It is also hoping to hit 18 percent EBITDA (earnings before interest, taxes, depreciation and amortization) margin next year, helped by the premium product portfolio of Henkel India, Kamath told CNBC-TV18.

Jyothy had announced plans to merge Henkel AG's Indian arm with itself in June 2012.

The maker of Ujala washing powder had on Thursday reported a third quarter net profit of Rs 26 crore, down 10 percent year-on-year as finance costs surged on the back of debt taken to acquire Henkel India.

Its net sales rose 23 percent to Rs 204 crore in Oct-Dec.

Jyothy Labs shares were up about 0.9 percent at Rs 147 on NSE in morning trade.

Below is the edited transcript of his interview to CNBC-TV18

Q: How much is the jump that you have seen in the interest cost to about Rs 17.2 crore this quarter and the reason behind that?

A: The interest is what we have borrowed the money to buy Henkel. It has been there in our balance sheet for the last one and half years. However, compared to the last quarter that was as nonconvertible debentures, it had gone into our reserves.

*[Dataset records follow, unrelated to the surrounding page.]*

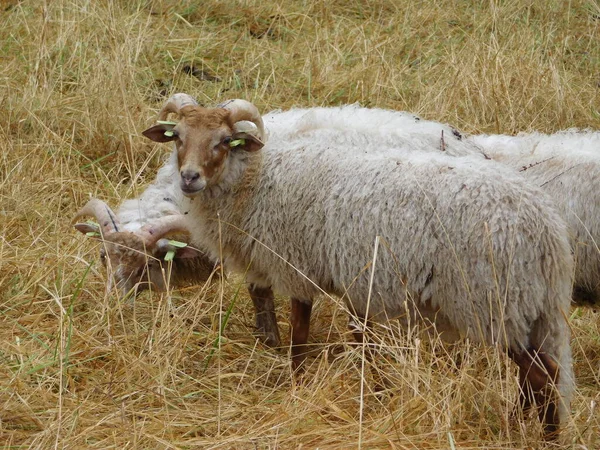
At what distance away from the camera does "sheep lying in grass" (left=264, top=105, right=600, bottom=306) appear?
4.31 metres

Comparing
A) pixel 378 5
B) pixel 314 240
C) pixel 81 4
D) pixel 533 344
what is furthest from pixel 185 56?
pixel 533 344

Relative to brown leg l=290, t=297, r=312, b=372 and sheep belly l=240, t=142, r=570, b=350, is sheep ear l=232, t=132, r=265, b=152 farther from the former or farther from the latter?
brown leg l=290, t=297, r=312, b=372

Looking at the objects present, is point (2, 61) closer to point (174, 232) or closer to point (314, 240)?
point (174, 232)

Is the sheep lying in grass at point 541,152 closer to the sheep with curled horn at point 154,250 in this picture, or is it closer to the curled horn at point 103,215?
the sheep with curled horn at point 154,250

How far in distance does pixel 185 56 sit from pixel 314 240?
4.04m

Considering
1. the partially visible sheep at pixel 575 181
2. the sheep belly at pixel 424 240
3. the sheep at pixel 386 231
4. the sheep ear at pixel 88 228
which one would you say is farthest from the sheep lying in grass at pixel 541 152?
the sheep ear at pixel 88 228

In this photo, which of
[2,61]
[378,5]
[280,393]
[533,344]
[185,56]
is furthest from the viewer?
[378,5]

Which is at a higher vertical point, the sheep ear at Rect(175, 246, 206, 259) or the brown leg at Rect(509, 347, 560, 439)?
the sheep ear at Rect(175, 246, 206, 259)

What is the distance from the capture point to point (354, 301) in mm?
4020

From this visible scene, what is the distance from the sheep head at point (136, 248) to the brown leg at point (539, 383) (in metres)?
1.99

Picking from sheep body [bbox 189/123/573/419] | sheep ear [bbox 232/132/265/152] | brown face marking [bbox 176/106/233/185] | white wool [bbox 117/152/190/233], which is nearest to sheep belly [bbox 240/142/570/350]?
sheep body [bbox 189/123/573/419]

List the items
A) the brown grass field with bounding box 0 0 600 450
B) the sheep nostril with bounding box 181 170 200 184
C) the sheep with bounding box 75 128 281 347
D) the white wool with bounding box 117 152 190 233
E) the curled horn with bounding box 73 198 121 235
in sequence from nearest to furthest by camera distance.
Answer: the brown grass field with bounding box 0 0 600 450 < the sheep nostril with bounding box 181 170 200 184 < the sheep with bounding box 75 128 281 347 < the curled horn with bounding box 73 198 121 235 < the white wool with bounding box 117 152 190 233

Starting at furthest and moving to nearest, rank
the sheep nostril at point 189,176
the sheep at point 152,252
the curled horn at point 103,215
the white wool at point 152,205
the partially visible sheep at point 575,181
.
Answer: the white wool at point 152,205 < the curled horn at point 103,215 < the sheep at point 152,252 < the partially visible sheep at point 575,181 < the sheep nostril at point 189,176

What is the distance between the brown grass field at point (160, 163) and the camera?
337cm
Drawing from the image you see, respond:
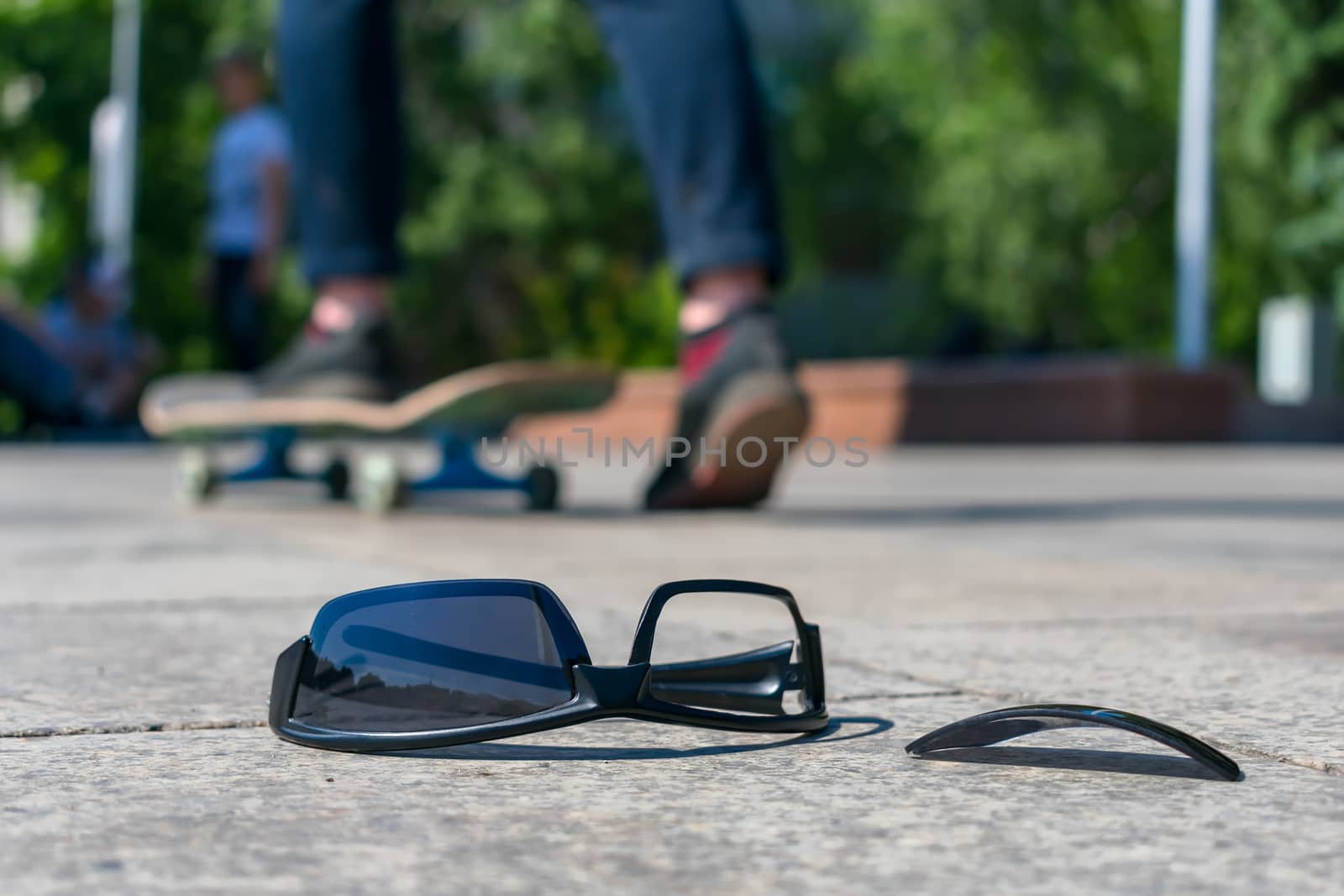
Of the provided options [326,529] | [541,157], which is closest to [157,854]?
[326,529]

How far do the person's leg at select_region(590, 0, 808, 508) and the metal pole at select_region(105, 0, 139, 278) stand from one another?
47.3 ft

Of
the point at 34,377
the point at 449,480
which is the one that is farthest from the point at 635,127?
the point at 34,377

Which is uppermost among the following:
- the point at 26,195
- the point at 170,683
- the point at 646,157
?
the point at 26,195

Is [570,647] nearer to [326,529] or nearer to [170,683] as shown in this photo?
[170,683]

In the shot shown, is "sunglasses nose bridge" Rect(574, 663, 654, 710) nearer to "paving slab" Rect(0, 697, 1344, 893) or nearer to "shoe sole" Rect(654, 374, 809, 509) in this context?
"paving slab" Rect(0, 697, 1344, 893)

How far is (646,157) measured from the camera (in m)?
4.05

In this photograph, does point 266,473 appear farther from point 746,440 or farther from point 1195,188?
point 1195,188

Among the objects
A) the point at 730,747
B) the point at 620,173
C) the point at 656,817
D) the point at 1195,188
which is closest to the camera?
the point at 656,817

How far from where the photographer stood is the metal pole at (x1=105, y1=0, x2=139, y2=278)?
59.0ft

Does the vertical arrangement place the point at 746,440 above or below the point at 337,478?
above

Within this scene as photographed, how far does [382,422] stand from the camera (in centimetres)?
416

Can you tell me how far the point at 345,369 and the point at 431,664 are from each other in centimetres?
298

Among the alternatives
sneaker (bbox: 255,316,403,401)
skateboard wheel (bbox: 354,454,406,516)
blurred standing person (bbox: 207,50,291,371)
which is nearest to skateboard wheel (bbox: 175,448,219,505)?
skateboard wheel (bbox: 354,454,406,516)

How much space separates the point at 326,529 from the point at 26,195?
62.4ft
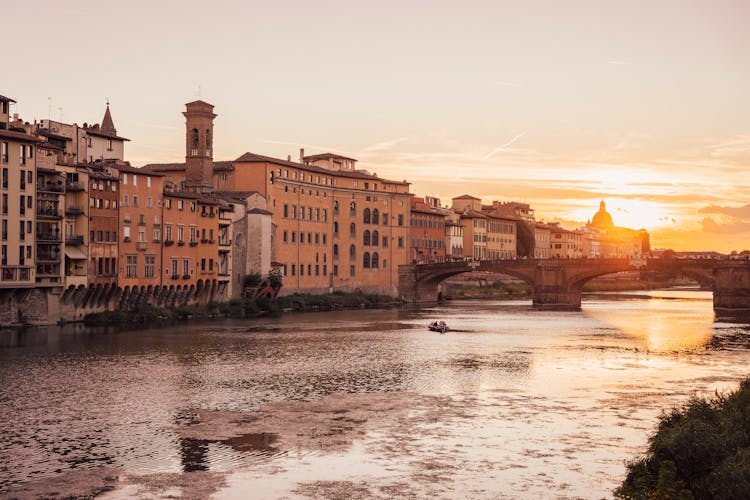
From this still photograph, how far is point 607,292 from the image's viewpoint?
151m

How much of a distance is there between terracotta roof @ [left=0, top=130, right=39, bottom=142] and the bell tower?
31473 millimetres

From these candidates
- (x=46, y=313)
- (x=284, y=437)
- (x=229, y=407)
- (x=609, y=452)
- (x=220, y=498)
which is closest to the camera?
(x=220, y=498)

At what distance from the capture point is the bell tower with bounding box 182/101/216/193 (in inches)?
3637

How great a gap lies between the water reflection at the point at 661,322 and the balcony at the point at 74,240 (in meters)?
36.8

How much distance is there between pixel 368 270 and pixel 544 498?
87424 millimetres

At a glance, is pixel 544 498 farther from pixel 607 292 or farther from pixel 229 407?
pixel 607 292

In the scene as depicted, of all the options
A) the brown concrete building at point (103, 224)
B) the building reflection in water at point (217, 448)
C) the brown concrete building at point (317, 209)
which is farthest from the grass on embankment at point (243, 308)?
the building reflection in water at point (217, 448)

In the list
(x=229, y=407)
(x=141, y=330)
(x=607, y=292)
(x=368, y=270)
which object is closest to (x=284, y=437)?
(x=229, y=407)

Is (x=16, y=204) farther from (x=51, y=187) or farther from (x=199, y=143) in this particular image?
(x=199, y=143)

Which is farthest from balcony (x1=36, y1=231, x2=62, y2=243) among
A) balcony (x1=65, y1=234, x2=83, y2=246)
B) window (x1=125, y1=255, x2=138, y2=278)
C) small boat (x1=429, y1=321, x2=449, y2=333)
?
small boat (x1=429, y1=321, x2=449, y2=333)

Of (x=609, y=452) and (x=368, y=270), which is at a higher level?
(x=368, y=270)

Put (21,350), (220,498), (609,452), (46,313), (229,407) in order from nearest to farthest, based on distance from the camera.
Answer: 1. (220,498)
2. (609,452)
3. (229,407)
4. (21,350)
5. (46,313)

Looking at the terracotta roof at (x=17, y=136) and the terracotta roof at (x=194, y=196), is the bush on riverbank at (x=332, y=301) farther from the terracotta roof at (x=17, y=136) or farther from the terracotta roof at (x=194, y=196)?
the terracotta roof at (x=17, y=136)

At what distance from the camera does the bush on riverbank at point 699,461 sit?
59.4 ft
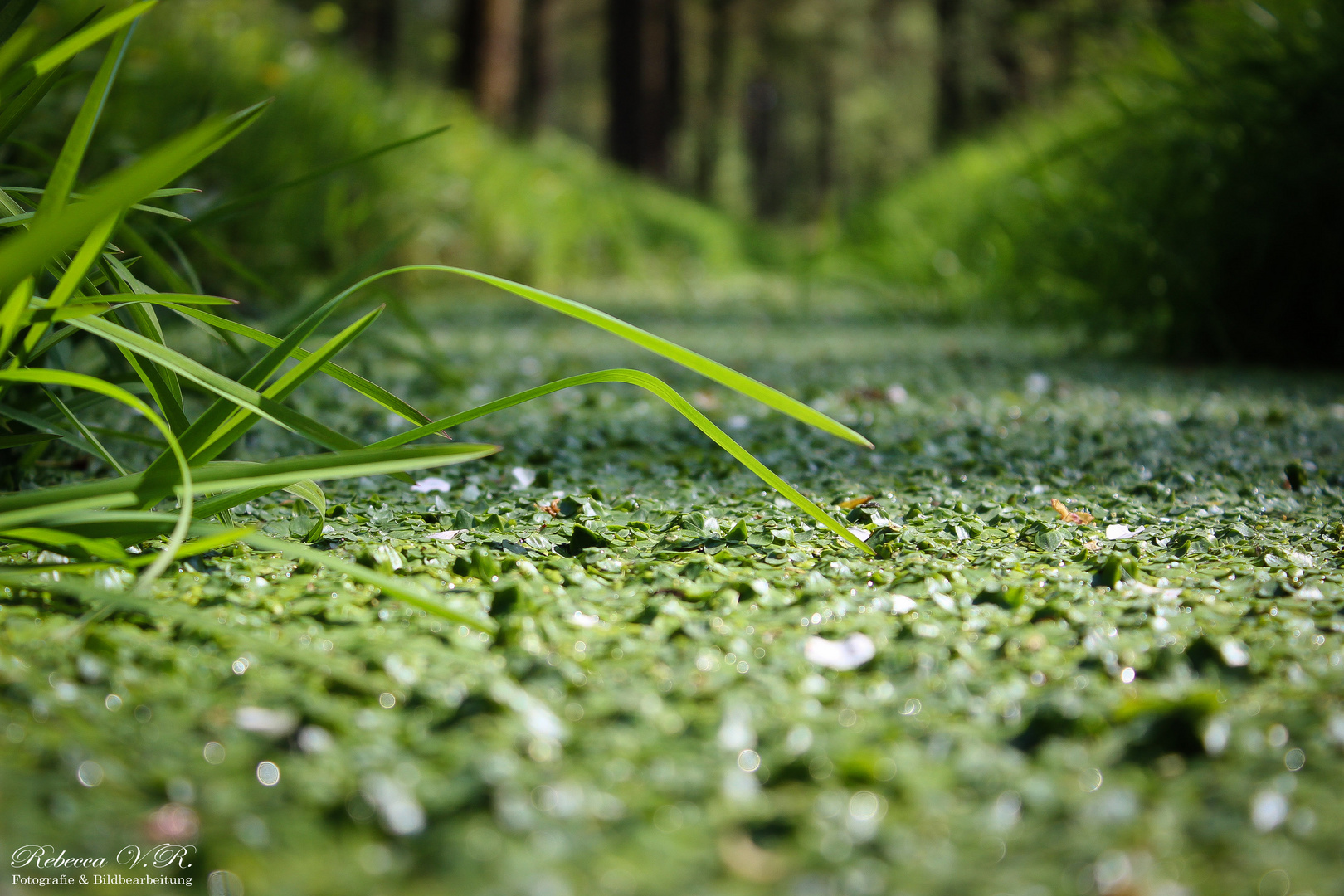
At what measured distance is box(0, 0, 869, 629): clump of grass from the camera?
0.70 meters

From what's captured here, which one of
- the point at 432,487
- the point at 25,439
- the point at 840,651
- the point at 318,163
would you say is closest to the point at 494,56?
the point at 318,163

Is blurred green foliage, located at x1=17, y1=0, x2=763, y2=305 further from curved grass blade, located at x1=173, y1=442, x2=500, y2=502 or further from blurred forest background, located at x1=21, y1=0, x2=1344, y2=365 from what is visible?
curved grass blade, located at x1=173, y1=442, x2=500, y2=502

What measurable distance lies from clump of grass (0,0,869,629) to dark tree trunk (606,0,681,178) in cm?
1006

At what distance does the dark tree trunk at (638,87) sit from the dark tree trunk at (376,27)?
3.44 metres

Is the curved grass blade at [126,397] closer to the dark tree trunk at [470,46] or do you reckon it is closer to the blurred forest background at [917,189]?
the blurred forest background at [917,189]

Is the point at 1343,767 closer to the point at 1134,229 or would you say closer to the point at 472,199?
the point at 1134,229

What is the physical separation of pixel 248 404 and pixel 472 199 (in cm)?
414

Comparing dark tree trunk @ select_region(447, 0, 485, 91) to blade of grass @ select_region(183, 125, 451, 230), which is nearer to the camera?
blade of grass @ select_region(183, 125, 451, 230)

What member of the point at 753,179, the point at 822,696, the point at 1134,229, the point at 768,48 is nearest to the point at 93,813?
the point at 822,696

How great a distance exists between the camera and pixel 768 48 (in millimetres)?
17203

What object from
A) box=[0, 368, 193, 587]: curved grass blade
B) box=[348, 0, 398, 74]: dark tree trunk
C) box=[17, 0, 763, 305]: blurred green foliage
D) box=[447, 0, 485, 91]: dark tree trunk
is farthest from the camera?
box=[348, 0, 398, 74]: dark tree trunk

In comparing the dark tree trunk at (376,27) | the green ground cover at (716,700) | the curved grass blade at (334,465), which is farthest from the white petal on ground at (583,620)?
the dark tree trunk at (376,27)

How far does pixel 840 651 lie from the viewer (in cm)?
77

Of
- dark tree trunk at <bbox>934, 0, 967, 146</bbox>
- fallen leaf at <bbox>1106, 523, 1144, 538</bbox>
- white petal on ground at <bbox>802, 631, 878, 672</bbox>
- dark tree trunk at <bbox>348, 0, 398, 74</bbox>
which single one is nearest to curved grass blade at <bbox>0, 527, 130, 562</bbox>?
white petal on ground at <bbox>802, 631, 878, 672</bbox>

However, in this current year because there is a loan we have taken from Axis Bank it has hit our P&L. This interest cost of Rs 17 crore has depressed our profit but post integration with Henkel the sales have gone up by 23 percent for nine months.

We are up by 33 percent sale, EBITDA has improved drastically to 17.9 percent which is in line with the industry. Overall the management is happy but now we need to see how we can make the net profit better.

Q: In your conference call with analysts you guided for a sales growth of 25 percent year on year for FY14. What this sales growth is predicated on and from which segment are you expecting a bigger growth driver to come in?

A: In 2013-14 because a new management team is in place we have conservatively taken 25 percent growth is what we want to achieve. That is basically because of geography expansion in Henkel business. Most of their products are in south or east based.

So, that will be a geographic expansion going across the country. We are also seeing some product extensions and some innovations are coming in. So, overall we are seeing 25 percent top line growth. For nine months we are already up by 33 percent.

So going forward in the next year 25 percent is being very conservative. Also there is lot of synergy affect which we are getting in now because of Henkel acquisition. It should be able to give us better numbers and profit margins which is what we are expecting about 25 percent growth in the next year.

Q: What kind of an operating profit margin target are you working with by the time FY14 closes up because of the synergy benefits that you will get with Henkel?

A: We want to be around 18 percent as far as operating margin is concerned. Now we need to invest money into advertising. We are targeting about 10-12 percent of our revenue to go into advertising expenditure. All the synergy effect what we are getting will be pulled back into advertisement.

So that there will be a healthy growth on the top line and we will be maintaining EBITDA margin at about 18 percent in the coming year.

Q: What kind of a monthly or quarterly run rate in terms of ad expenses are you looking at?

A: We have budgeted for about Rs 140 crore in the next year. The run rate will be equal in all the four quarters.